Kita dapat memahami dangdut sebagai media untuk mengekspresikan kerinduan dan nostalgia akan sebuah kebebasan seksual. Dalam menganalisa fenomena dangdut ini, saja meminjam teori dari Mikhail Bakthin, seorang filsuf Rusia. Bakhtin memahami peristiwa karnaval sebagai sebuah peristiwa di mana massa memperoleh kesempatan dan kebebasan dalam bertindak dan melepaskan diri dari kekangan norma dan moral yang biasa ada dalam kehidupan sehari-hari mereka. Dalam konteks dangdut, sebagai sebuah peristiwa, pertunjukan dangdut dapat dipahami sebagai satu-satunya zona di mana ekspresi seksual diperbolehkan untuk disajikan atau dipertunjukkan. Dalam kasus dangdut ini, penyanyi dangdut menyajikan pengalaman bagi penonton terhadap kerinduan untuk masa lalu dan sebuah bentuk protes yang banal terhadap penindasan seksual yang sangat provokatif dan mengikat.

Saya menyimpulkan, kita bisa melihat para artis dangdut wanita sebagai korban dari sistem patriarki yang melayani kebutuhan seksual pria atau komoditas ekonomi dalam industri musik Indonesia. Tapi kita juga bisa memahami Wanita-wanita ini sebagai subjek yang memiliki kekuatan melalui penampilan dan aksinya.
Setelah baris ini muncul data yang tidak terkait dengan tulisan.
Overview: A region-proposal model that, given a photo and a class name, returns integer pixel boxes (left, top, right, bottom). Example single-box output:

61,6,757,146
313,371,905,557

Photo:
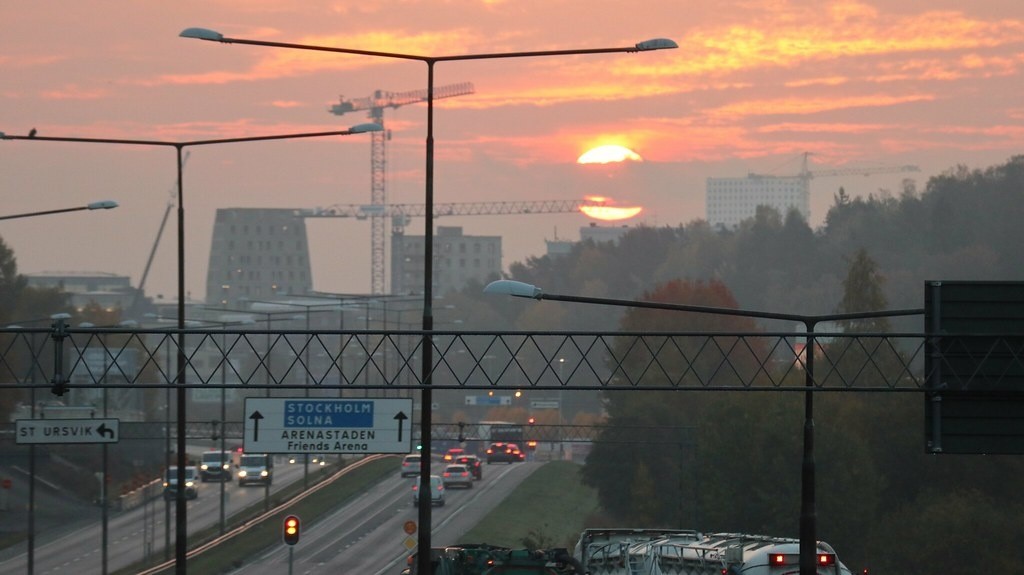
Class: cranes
289,197,592,294
329,81,477,299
Oleh sebab itu, pertunjukan dangdut memiliki penjelasan yang jauh lebih rumit dibandingkan kapitalisme dan dominasi ketidaksetaraan jender bagi penyanyinya. Ideologi seksual kita adalah merupakan bentuk fenomena sosial yang sarat dengan penindasan seksual, tradisi budaya lokal dan pengaruh pasca-kolonial. Dengan memahami pertunjukan dangdut dengan melihat wanita penyanyi sebagai subyek, kita juga akan dapat memahami penjelasan yang jauh lebih menarik tentang dinamika kelas sosial dan relasi jender.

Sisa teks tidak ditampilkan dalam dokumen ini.